Many Jews today see the Succoth or hut as a sign of God’s protection as well, because God protected the people in the desert as well.

We too, see that Yeshua completes this feast as he does all the others. He provides for us, if we seek the kingdom, and he will protect us. He will not let us be tempted past what we can bear.

As Christians, we too can keep the feast, setting up a tent or dining fly, and having our meals in it. We also set up tents and sleep in them as well, as well as cooking at least lunch and dinner outside. Good time for brisket and smoked turkey as well. We do this in remembrance of the forty years in the desert, and remind ourselves that it took forty years for the children of Israel to become true people of God. Even Jesus spent forty days in the wilderness, and St. Paul spent three years in the wilderness.

During Sukkoth, we remember that becoming a Christian is not an overnight thing, but a process: a process in which for some is quicker, for some is slower, but nevertheless a process in which we learn to apply God’s work to our lives; a process in which we learn to overcome temptation; a process in which we learn to be Yeshua’s hands, and feet and eyes, and mouth; a process in which we learn to trust God; a process in which God builds us into better Christians. As the tent surrounds us, so does God’s provision and protection surround us. We have talked about this process before. The Eastern Orthodox Church refers to it as theosis, that is becoming more God like. As Christ is in God, so we are in Christ. As we become more Christ-like, we become more like the father, for Jesus was his perfect reflection. As Yeshua told Phillip, if you have seen me, you have seen the Father.

It is also a time of thinking. Of the six hundred three thousand plus men to cross the Red Sea and were delivered from slavery in Egypt, only two, Yehoshua (Joshua) and Kalev (Caleb) actually made it to the promised land. Yeshua tells us, many are called, but few are chosen. St. Paul tells us to run to win the race, and that the bones of the Israelites littering the ground were given as an example for us to learn. Let us look at this and tremble.

God has called us. Will we follow? Will we trust him to provide for us? Will we speak out for him when it is not popular? Will we call others to follow the Lord Yeshua? The entire Exodus process is something that every Christian must go through, from being baptized to learning in the desert. There will be trials and temptations. God will test and prove us in order to make us strong. After all, God wants people of good character to reside with him forever.

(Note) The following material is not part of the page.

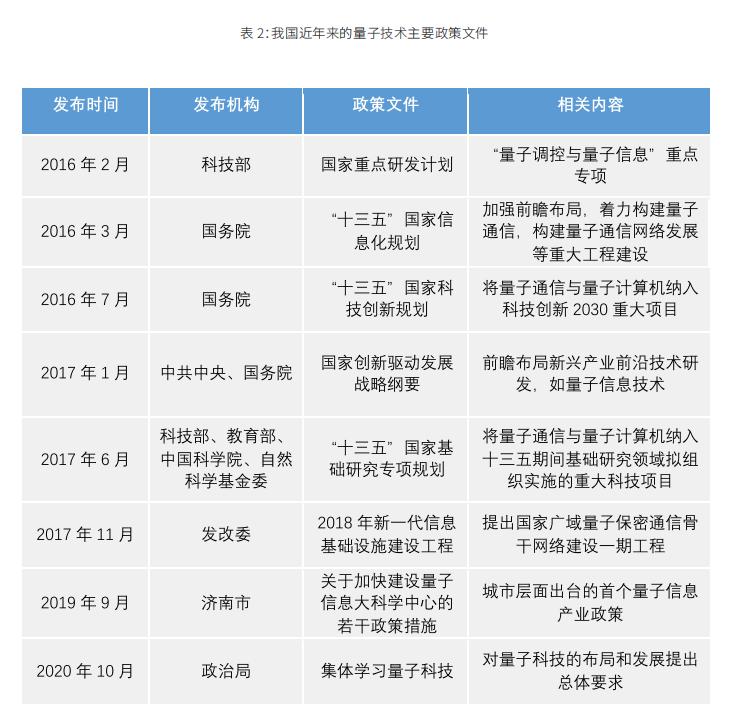 2020金融量子计算发展报告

Let us as we celebrate this holiday, analyse where we are in our relationship with Yeshua. Are we crying for meat and melons, or are we advancing for the Kingdom of God? Are we wondering where Moses went, or are we preparing for the battle? Let us pray for all Christians, that they would grow in love, knowledge and obedience to the Lord Yeshua haMoshiach (Jesus the Christ), and let us pray for all Yehudim (Jews) that they would see how Yeshua completes the feast and recognise him as Messiah, and may we trusting in his protection, guidance, power, and providence go to war against Satin and those forces which attempt to enslave us.

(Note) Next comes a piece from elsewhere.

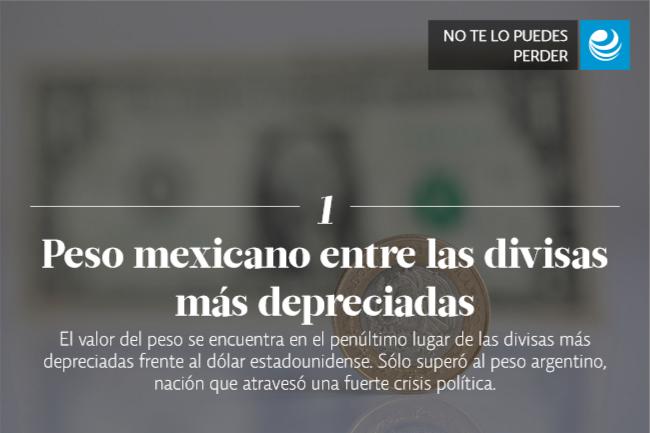 Peso mexicano entre las divisas más depreciadas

Shalom b’Yeshua haMoshiach

Mar Michael Abportus, OSL
Pastor, Congregation Benim Avraham
Bishop of La Porte, Texas


Monday, October 6, 2008

5 October 2008

Leviticus 16:1-34

October 9 is Yom Kippur, one of the Holiest of the High Holy Days of the Jews which we remember. Our Lesson from Leviticus explains the preparations which the high priest had to make in order to offer the offering for the sins of the people. First he had to wash, a symbol of purity. Then he had to put on the special clothes reserved to the high priest (clothing indicates our deeds). Afterwards, he had to have a sacrifice to pay for his own sins. Then and only then could he enter into the Holy of Holies and sacrifice for the sins of the peoples, which he did by sprinkling blood on the cover of the ark of the covenant. Note even then, he had a rope tied to his foot just in case. The hem of his robe had bells. If the bells stopped ringing, they knew the High Priest had been struck dead for his sins and was pulled out.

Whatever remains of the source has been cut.